[O QUE SE PEDE]
Reescreva o trecho sobre trabalho por aplicativo começando em "Trabalho por aplicativo" e seguindo até "particular de passageiros.". Troque "particular" por "privado".

[TRECHO DE ORIGEM]
**********
Trabalho por aplicativo cresce 25% e alcança 1,7 milhão de pessoas
O número de pessoas que trabalham por meio de aplicativos aumentou 25,4% entre 2022 e 2024, passando de 1,3 milhão para 1,7 milhão em todo o país. Os dados são da Pesquisa Nacional por Amostra de Domicílios Contínua (Pnad) divulgada pelo Instituto Brasileiro de Geografia e Estatística (IBGE).
Em 2024, os trabalhadores por aplicativo representavam 1,9% da população ocupada com 14 anos ou mais, percentual superior ao registrado dois anos antes (1,5%). O levantamento aponta que 58% dessas pessoas atuam no transporte particular de passageiros.
Segundo o analista do IBGE Gustavo Fontes, o crescimento pode estar relacionado à flexibilidade oferecida por esse tipo de trabalho. “Essa possibilidade de a pessoa escolher os dias em que vai trabalhar, a jornada e o local de trabalho, isso também pode ser um fator”, afirmou.
**********
[LINHAS LISTADAS]
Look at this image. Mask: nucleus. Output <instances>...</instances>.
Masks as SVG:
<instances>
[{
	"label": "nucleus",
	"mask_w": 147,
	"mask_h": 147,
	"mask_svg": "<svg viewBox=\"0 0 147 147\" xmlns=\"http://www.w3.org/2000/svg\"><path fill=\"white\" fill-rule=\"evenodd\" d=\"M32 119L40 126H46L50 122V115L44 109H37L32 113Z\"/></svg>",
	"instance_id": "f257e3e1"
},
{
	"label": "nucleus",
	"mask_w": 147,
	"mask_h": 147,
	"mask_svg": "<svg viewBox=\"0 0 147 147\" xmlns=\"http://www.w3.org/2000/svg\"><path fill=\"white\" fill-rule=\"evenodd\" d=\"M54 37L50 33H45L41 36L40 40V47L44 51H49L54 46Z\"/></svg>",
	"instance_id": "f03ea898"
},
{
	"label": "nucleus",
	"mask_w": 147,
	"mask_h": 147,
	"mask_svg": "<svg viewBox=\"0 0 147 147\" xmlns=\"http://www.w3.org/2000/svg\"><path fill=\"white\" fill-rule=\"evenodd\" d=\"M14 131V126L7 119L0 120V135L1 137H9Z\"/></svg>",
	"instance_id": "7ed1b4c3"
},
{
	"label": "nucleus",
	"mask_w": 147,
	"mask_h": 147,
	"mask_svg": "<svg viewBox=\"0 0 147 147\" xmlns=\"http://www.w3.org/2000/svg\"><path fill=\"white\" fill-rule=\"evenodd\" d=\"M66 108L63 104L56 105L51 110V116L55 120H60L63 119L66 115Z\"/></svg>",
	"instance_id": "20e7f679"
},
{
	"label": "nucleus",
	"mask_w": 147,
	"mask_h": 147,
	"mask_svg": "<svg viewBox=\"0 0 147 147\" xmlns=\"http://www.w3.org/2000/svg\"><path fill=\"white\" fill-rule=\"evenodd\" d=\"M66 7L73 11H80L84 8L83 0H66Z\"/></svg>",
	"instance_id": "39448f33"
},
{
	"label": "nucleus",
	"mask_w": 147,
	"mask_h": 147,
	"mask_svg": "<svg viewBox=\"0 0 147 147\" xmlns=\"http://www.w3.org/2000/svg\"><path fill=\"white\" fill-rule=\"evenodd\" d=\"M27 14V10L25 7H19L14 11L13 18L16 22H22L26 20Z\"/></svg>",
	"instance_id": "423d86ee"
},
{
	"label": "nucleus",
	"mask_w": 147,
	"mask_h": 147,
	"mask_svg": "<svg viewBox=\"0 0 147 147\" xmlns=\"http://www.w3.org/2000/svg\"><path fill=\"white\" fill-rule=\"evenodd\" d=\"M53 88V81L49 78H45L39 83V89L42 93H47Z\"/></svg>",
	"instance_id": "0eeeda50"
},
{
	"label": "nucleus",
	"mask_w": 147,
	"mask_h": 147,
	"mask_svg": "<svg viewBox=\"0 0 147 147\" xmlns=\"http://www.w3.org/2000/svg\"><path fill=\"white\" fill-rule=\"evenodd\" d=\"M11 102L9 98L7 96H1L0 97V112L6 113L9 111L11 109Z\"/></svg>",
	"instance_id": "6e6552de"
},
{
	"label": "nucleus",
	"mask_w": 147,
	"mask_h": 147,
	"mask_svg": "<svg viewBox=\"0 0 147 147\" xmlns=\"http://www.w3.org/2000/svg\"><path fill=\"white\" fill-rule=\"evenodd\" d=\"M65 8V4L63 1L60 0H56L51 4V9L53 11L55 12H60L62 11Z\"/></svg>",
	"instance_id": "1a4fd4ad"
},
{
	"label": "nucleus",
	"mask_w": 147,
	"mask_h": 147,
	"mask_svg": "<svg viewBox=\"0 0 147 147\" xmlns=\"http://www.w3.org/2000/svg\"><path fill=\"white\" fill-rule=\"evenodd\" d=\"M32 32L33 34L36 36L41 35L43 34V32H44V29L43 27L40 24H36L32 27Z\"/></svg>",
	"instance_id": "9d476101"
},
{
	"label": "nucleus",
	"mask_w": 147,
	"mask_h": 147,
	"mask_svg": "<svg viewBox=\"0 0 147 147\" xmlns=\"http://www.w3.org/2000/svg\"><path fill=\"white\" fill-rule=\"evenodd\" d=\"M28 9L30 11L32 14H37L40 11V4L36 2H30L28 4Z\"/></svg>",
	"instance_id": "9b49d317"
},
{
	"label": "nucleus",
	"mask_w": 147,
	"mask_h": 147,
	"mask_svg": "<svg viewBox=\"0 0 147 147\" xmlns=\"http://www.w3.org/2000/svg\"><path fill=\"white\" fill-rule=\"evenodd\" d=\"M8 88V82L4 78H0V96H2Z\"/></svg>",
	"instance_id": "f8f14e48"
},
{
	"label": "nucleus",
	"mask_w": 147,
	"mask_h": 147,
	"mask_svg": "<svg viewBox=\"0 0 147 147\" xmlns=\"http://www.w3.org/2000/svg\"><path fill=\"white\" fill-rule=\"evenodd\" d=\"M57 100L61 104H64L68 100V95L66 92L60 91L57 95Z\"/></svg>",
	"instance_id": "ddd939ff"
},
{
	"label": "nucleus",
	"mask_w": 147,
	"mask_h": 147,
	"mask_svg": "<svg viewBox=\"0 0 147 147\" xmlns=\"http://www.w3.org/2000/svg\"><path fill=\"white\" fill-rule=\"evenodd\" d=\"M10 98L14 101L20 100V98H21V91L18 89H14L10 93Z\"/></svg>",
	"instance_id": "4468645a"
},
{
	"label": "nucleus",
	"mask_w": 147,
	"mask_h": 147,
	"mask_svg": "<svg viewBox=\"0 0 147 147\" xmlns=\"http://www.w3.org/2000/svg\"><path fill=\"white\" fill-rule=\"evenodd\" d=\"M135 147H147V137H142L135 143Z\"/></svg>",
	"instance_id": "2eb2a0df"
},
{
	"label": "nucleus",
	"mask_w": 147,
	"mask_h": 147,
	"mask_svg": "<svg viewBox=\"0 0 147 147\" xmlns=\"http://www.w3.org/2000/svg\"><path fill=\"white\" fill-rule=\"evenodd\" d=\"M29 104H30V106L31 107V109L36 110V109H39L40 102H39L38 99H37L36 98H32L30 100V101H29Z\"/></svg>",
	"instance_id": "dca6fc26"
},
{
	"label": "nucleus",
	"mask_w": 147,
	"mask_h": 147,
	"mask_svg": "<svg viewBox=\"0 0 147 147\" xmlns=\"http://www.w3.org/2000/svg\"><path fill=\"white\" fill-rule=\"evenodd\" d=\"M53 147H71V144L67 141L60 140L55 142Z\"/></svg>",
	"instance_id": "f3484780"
**********
[RESOLUÇÃO DA TAREFA]
Trabalho por aplicativo cresce 25% e alcança 1,7 milhão de pessoas
O número de pessoas que trabalham por meio de aplicativos aumentou 25,4% entre 2022 e 2024, passando de 1,3 milhão para 1,7 milhão em todo o país. Os dados são da Pesquisa Nacional por Amostra de Domicílios Contínua (Pnad) divulgada pelo Instituto Brasileiro de Geografia e Estatística (IBGE).
Em 2024, os trabalhadores por aplicativo representavam 1,9% da população ocupada com 14 anos ou mais, percentual superior ao registrado dois anos antes (1,5%). O levantamento aponta que 58% dessas pessoas atuam no transporte privado de passageiros.